When we were back on the sofa in the living room, Steve said they’d be down in the morning, as soon as they could make it. He said, “The main thing is Mr. Wilmer has a lawyer, a big wheel in Baltimore, who doesn’t take this kind of case as a general rule but when he does is the best in the business.”

I said, “But what’s all the excitement about? If I turn Rick in, which I’m certainly going to do, I get munity, don’t I?”

“Immunity.”

“Immunity, then.”

“You do if you do.”

“What’s that supposed to mean?”

“There’s no certainty to it. That’s what scared him so. Mr. Wilmer, I mean. In Baltimore, on account of that guard being dead and the papers blasting off that something has to be done, he’s not sure about anything — whether immunity will be granted or clemency consented to or any of the things that in some other case, with no death being involved, might be possible.”

“Don’t they want their money back?”

“That’s our big chance.”

So then it was time to go to bed, and I wasn’t at all sure how Steve was going to act, our first night alone in the house. I went to my room, undressed, brushed my teeth, did my hair, put my pajamas on, and went to bed. I had my own bathroom, so that much presented no problem. But then, when my light was turned out, here came the tap on my door. I thought to myself, “This is it. Now I’ll find out where I’m at.” I tried to tell myself I wasn’t going to mind, that there had to be a first time and it might as well be with Steve. Just the same, I felt pretty sick as I called, “Come in.”

He came.

He bent over and kissed me on the forehead. Then he whispered, “Good night, little Mandy.”

“Good night, Steve.”

“You see, I keep my promises.”

“For that I thank you, Steve.”

He sat on the bed and went on, “Mandy, there’s something I want to explain... why I paddy-whacked you.”

“Steve, you beat me up.”

“OK, call it that.”

“I call it what it was.”

“It was not for the reason you said, the one that you screamed at me more than once while I held you across my knee. To feel your bottom, you said. It wasn’t that at all. It was because I thought you were stepping out with that bunch Amy Schultz runs around with, and it almost set me crazy. Mandy, I couldn’t take it. Talking with her, after you left, trying to get on your trail, your mother found out that you weren’t... for that, and this other thing that you told me, that nothing went on on this trip between you and that boy you ran off with. I can stand all the rest and not mind. I can even glory in you, the nerve that you showed that day to hold steady there at the wheel of the car they put you to drive and get out of there with the money and the boy. Mandy, you couldn’t do wrong for me. It’s what I’ve been wanting to say.”

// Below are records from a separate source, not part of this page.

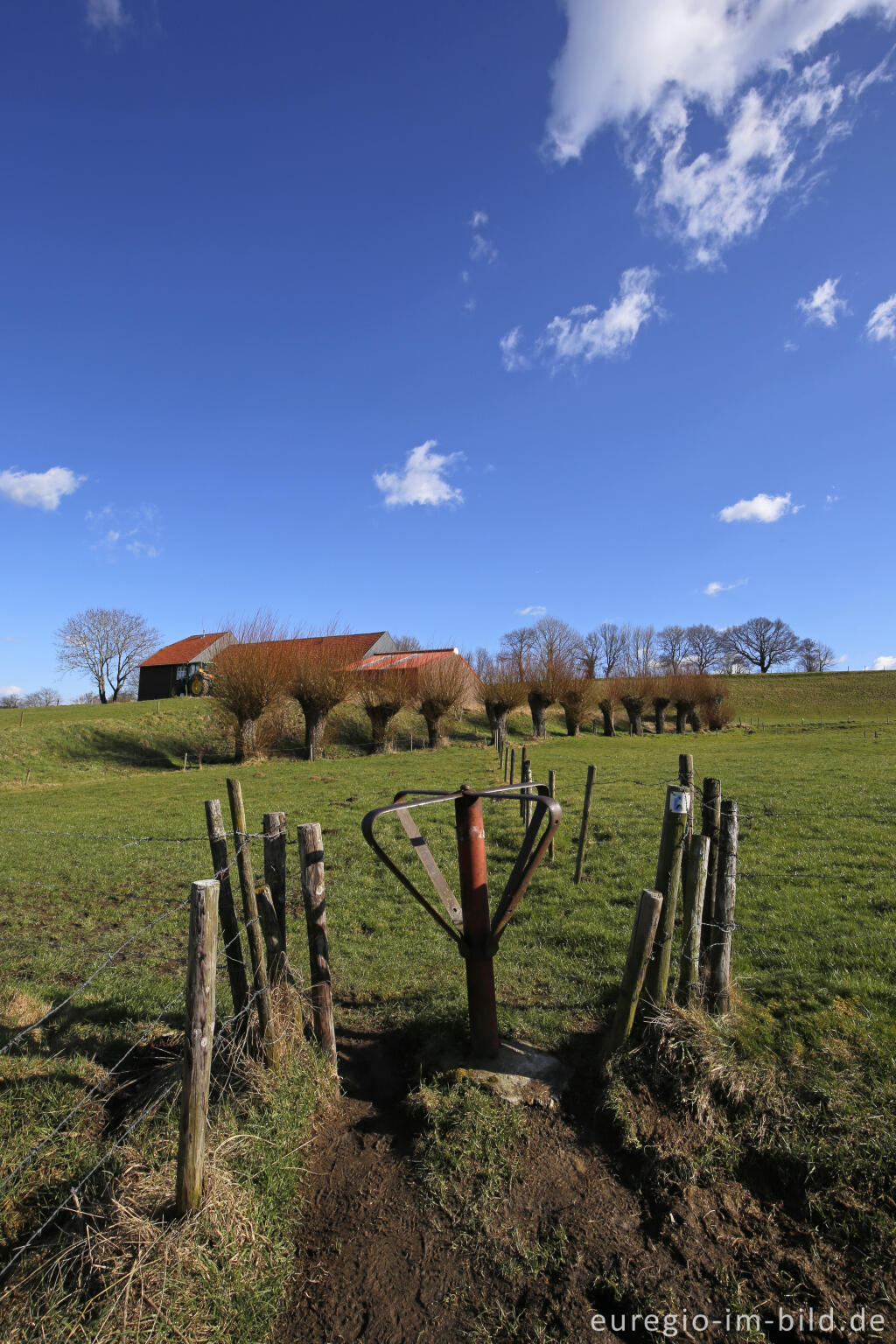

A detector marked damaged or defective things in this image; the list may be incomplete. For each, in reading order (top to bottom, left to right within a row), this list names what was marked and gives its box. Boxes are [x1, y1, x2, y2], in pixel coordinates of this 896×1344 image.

rusty metal stile [359, 784, 560, 1057]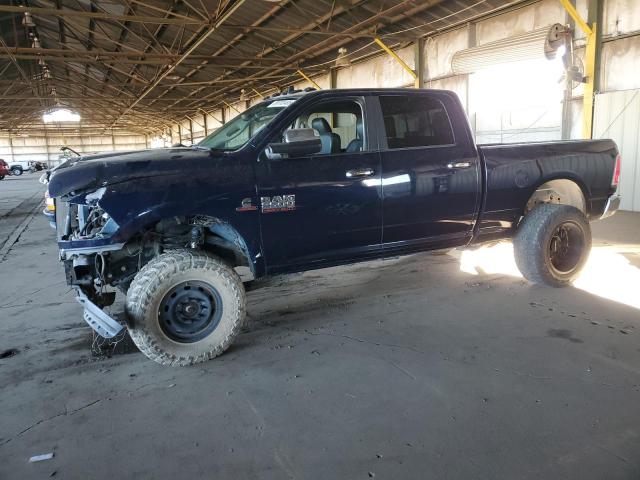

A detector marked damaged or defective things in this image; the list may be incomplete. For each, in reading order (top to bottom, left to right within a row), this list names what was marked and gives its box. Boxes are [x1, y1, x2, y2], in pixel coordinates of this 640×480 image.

crumpled hood [47, 147, 216, 198]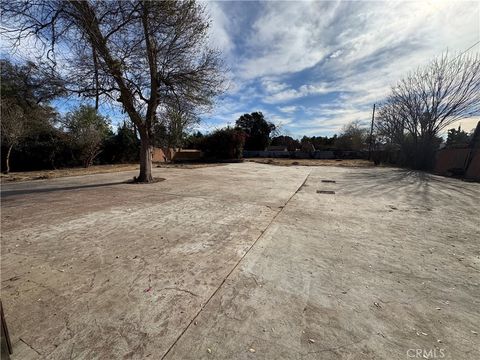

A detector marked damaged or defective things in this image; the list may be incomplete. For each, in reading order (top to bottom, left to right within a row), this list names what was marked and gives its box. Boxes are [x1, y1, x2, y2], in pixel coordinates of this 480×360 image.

cracked concrete slab [1, 164, 478, 360]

He got up then and kissed me once more on the forehead, but I pulled him to me, held him close, and kissed him on the mouth. I said, “Steve, now I know you’re my father. I love you.”

“Little Mandy, good night.”

Then he tiptoed to the door, and as he went out we waved to each other and laughed.

12

We were both up early, and I put on the blue dress, the one I’d left home in, and combed out my hair, and put a blue ribbon around it. Soon as I’d made us some breakfast we began straightening up to kind of get things in order. Then I put on an apron to go out front and sweep off, as we had two cedar trees and that time of year they shed, so brown fuzz was all over the place, ’specially the walk. So then Mrs. Minot was there, the woman who lived next door. She wanted to know where I’d been, and I said, “Oh, I come and go. First I’m here, and then I’m not here.” Then she asked where Mother was, and I said she’d be here directly. She said, “She left yesterday with a man, in a car, and three bags that he carried out. Has she gone away again?” So, of course, what she really meant was, not only about Mother but about me, had I spent the night alone in the house with Steve? I looked at her straight and asked, “Mrs. Minot, do you know what curiosity did to the cat?” And when she didn’t answer I said, “It killed her, that’s what. And I really and truly hope it does not do the same to you.” So on that there was nothing much she could do but go in her house again, which she did.